The problem I've got is that http.upstream.response.time is quite literally a string, not a text representation of a number an actual string.
It is expected behavior for nginx to try more than one upstream, in such cases it returns a comma separated list of the time taken for each of the upstreams tried, i.e. "10.000, 0.166" (where 10 = the timeout communicating with the upstream).

My only sensible idea here to have a meaningful value is to convert each number then add them all up, as that is the time the client sees, but I'm struggling to understand how to do that. My best attempt so far results in;

class_cast_exception: Cannot cast from [java.lang.Double] to [double].
if (doc.containsKey('http.upstream.response.time')) {
  if (doc['http.upstream.response.time'].size() != 0 && doc['http.upstream.response.time'].value.length() > 0) {
    String[] times = doc['http.upstream.response.time'].value.split(", ");
    def total=0.0;
    for(Double time:times){
      total = total + (double)time;
    }
    emit(total)
  }
}

I am in no way a Java developer at all, today is literally the first day I have written any, so please don't be too horrified at my potentially horrible java.
I've tried various combinations of Double, double, (double), String and nothing, the best I can do is reverse the order of [java.lang.Double] and [double] in the cast exception.

If someone has a better idea for doing this I'd love to hear, if not I'd be super appreciative of help fixing the java/painless.

Thanks
Mike

Hi,
here is something you can do. I do not guarantee that it is painlessly readable , but it should do the trick

GET logtest/_search
{
  "runtime_mappings": {
    "yournewfield": {
      "type": "double",
      "script": {
        "source": """
        if (doc.containsKey('http.upstream.response.time')) {
          if (doc['http.upstream.response.time.keyword'].size() != 0 && doc['http.upstream.response.time.keyword'].value.length() > 0) {
            def res = Arrays.asList(doc['http.upstream.response.time.keyword'].value.splitOnToken(",")).stream()
                  .map(String::trim)
                  .mapToDouble(x -> Double.parseDouble(x))
                  .sum();
            emit(res);
          }
        }
        """
      }
    }
  },
  "fields": [
    "yournewfield"
  ]
}

Reading again your code, you were quite close, just missing an explicit cast.

Thanks Vincent.

I have to say I don't understand your code at all, but with some tiny modification the below worked great.

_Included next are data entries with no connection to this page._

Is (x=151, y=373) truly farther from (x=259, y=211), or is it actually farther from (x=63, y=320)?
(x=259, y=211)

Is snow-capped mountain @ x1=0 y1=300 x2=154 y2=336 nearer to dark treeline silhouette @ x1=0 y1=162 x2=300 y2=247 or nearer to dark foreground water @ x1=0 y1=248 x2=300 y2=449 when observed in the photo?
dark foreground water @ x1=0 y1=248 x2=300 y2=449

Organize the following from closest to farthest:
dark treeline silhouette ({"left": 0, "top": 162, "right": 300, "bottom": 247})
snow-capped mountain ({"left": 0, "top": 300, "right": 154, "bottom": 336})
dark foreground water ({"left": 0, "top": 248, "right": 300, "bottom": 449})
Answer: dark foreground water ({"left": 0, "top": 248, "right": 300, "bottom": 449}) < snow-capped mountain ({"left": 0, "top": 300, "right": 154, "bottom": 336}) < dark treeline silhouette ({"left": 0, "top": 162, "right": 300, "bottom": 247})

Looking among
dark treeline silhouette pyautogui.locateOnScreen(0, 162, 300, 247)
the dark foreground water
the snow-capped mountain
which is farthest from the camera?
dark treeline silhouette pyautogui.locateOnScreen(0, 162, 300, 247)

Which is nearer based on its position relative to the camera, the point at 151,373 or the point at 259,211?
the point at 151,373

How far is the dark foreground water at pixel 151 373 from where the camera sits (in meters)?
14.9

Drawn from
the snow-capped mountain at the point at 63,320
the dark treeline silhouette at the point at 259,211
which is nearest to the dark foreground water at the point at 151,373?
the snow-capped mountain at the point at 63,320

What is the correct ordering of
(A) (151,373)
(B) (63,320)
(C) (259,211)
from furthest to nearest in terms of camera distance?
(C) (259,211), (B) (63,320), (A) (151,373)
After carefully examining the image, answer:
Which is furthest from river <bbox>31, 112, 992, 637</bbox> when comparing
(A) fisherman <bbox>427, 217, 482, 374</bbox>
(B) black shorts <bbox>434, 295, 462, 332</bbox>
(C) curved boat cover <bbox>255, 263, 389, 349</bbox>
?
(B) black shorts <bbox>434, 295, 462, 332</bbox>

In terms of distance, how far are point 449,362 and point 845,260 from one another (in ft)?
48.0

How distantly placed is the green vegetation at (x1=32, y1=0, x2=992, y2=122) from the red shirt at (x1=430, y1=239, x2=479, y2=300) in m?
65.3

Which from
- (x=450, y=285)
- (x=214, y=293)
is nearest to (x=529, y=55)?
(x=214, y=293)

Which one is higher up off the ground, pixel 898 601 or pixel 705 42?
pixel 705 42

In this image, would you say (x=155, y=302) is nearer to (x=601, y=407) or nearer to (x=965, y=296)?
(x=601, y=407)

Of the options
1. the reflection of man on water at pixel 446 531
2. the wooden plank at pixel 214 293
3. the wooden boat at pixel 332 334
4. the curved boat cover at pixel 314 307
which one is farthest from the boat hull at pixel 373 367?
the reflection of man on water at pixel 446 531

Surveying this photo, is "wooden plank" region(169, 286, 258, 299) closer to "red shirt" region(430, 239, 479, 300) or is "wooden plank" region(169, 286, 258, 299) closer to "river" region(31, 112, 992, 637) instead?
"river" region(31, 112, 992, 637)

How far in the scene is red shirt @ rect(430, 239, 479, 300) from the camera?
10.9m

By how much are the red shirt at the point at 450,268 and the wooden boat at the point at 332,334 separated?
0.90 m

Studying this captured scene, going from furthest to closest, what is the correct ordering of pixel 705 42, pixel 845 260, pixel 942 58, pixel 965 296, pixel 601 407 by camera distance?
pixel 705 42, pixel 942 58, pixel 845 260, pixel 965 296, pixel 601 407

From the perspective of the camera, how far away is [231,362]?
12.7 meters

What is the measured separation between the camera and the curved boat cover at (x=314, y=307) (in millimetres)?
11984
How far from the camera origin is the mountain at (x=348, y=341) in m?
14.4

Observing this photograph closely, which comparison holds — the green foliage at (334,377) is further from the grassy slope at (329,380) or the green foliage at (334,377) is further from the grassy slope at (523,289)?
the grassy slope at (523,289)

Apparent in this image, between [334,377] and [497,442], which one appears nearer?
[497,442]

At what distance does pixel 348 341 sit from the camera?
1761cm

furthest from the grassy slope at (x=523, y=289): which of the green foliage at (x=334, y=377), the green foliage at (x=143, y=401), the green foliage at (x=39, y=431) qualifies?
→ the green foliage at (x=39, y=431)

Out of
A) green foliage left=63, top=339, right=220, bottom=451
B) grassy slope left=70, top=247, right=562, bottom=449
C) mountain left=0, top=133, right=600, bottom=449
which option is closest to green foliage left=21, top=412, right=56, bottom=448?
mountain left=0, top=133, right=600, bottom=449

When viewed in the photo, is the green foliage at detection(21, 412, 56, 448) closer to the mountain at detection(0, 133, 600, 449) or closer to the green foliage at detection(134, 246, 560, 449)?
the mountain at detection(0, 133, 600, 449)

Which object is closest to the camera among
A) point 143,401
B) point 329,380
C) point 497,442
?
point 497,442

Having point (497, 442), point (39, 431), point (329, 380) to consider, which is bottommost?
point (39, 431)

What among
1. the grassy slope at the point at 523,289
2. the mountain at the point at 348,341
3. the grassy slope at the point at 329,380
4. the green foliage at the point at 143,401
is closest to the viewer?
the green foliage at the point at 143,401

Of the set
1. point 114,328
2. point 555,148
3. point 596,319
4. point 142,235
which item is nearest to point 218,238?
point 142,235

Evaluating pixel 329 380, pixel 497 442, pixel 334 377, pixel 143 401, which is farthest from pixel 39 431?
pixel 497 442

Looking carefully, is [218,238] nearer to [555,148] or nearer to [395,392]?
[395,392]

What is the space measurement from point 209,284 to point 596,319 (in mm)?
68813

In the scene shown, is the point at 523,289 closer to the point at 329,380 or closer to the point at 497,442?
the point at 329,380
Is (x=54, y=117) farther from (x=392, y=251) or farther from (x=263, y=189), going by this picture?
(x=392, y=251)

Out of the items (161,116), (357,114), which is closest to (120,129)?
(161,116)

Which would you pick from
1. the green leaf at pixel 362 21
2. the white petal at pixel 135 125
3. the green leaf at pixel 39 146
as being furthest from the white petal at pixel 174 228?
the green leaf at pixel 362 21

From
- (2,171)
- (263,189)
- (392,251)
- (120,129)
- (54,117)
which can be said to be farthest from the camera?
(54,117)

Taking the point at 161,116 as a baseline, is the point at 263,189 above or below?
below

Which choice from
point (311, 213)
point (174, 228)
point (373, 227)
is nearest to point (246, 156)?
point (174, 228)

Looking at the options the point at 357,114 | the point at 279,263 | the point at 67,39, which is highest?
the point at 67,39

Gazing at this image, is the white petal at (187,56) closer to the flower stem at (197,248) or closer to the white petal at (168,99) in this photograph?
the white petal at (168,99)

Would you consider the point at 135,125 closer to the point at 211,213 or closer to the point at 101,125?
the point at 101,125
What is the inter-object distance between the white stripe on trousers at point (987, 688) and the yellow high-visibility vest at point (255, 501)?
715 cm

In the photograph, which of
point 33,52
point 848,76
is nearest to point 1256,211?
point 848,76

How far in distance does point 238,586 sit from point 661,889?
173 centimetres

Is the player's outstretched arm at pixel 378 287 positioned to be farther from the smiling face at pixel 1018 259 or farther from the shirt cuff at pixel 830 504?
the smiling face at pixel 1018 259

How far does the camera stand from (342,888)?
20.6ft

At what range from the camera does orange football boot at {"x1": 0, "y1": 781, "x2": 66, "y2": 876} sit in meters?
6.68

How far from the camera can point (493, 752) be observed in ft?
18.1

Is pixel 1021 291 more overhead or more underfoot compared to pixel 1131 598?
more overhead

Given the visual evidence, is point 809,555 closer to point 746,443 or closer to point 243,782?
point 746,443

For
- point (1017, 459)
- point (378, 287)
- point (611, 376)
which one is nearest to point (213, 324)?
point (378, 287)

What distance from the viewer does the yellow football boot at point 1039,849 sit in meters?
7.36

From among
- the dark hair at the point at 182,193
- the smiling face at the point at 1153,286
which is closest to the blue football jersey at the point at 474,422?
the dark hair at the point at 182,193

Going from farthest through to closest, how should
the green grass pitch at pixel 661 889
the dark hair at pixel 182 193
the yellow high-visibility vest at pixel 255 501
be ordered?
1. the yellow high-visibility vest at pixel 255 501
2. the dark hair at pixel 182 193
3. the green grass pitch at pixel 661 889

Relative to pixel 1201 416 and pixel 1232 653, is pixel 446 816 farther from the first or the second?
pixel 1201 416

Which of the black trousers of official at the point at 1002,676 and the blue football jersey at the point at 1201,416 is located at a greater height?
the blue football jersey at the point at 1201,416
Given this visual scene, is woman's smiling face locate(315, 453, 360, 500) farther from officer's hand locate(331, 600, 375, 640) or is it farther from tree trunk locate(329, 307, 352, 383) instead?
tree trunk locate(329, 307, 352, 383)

if (doc.containsKey('http.upstream.response.time')) {
  if (doc['http.upstream.response.time'].size() != 0 && doc['http.upstream.response.time'].value.length() > 0) {
    def res = Arrays.asList(doc['http.upstream.response.time'].value.splitOnToken(",")).stream()
      .map(String::trim)
      .mapToDouble(x -> Double.parseDouble(x))
      .sum();
    emit(res);
  }
}

Using .keyword just doesn't work with this data set, it always fails somewhere. http.upstream.response.time is fixed by mapping as a keyword, but can be numbers as a string, a single "-", or an empty string, maybe that throws off elasticsearch? Whatever, the above works. Thanks.

You mentioned I was quite close, just missing an explicit cast. Out of curiosity, what cast was I missing?

Cheers
Mike

This topic was automatically closed 28 days after the last reply. New replies are no longer allowed.